**DATA PROVIDED**:
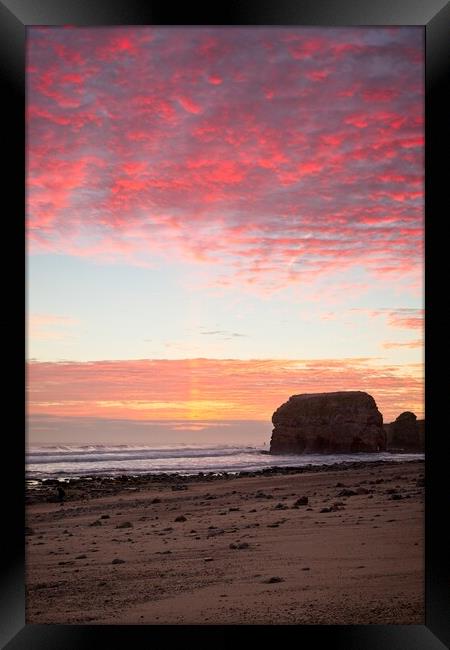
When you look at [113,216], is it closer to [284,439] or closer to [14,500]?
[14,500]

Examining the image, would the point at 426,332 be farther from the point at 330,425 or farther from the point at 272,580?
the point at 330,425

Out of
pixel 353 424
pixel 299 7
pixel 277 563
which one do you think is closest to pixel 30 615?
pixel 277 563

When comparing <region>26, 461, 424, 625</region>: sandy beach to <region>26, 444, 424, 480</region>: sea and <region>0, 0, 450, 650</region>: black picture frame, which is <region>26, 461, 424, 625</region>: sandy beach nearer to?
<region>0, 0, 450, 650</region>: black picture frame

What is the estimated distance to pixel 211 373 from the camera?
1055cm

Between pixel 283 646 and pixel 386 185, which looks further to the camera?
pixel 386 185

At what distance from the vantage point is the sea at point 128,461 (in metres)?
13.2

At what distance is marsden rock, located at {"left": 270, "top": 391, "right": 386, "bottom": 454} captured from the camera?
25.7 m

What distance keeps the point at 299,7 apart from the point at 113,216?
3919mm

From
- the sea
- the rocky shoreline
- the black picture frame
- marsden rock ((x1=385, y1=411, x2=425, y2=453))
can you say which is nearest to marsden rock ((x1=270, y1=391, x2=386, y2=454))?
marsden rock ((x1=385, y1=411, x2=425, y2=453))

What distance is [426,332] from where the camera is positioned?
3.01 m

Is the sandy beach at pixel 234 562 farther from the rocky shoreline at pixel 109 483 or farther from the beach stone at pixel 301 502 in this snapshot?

--

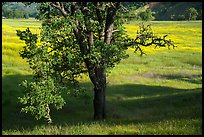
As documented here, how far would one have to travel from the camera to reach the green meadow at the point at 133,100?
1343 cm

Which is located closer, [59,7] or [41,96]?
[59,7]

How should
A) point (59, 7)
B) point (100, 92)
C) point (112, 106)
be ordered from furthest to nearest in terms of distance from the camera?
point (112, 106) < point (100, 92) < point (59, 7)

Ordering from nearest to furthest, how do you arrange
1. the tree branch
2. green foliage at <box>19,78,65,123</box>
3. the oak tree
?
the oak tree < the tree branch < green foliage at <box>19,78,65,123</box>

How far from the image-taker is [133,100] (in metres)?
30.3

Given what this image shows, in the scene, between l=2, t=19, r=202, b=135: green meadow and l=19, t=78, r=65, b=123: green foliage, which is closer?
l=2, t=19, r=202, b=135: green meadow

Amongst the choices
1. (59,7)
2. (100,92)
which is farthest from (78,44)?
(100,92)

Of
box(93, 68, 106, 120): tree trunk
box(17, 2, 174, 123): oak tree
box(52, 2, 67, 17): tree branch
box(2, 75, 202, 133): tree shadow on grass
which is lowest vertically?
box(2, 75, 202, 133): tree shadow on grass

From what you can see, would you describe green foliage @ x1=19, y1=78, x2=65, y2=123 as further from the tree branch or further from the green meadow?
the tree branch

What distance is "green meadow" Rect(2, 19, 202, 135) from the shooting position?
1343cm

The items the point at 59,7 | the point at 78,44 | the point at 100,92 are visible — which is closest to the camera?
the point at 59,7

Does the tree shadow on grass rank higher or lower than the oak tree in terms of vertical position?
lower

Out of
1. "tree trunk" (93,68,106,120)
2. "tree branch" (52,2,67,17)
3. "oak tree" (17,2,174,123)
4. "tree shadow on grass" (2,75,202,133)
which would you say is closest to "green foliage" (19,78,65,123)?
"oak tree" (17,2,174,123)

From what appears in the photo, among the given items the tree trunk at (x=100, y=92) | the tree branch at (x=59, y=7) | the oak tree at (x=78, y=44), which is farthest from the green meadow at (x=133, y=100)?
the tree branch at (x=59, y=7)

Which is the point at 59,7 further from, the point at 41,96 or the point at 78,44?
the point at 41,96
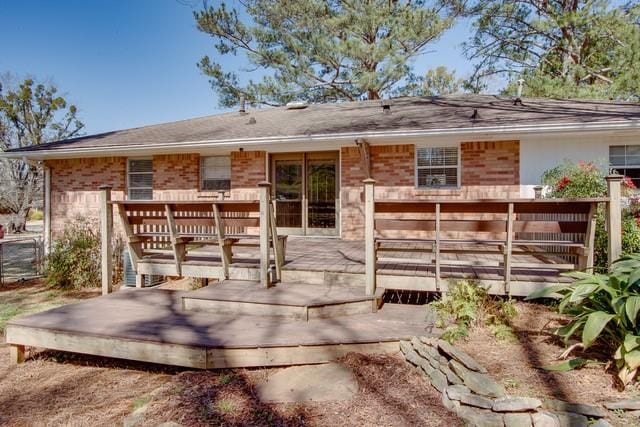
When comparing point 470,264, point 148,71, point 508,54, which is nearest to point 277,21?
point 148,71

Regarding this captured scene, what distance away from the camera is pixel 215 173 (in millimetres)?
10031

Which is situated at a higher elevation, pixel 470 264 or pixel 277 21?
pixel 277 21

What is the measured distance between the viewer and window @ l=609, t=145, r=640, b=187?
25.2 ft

**SHORT TASK**:
Pull out each line of the records above that contains the string "higher". Case counts, so a line matches only if the letters agree in case as well.

**OUTPUT**:
Does the tree shadow on grass rank higher or lower than the oak tree in terms of vertical position?
Which is situated at a higher elevation, pixel 470 264 or pixel 277 21?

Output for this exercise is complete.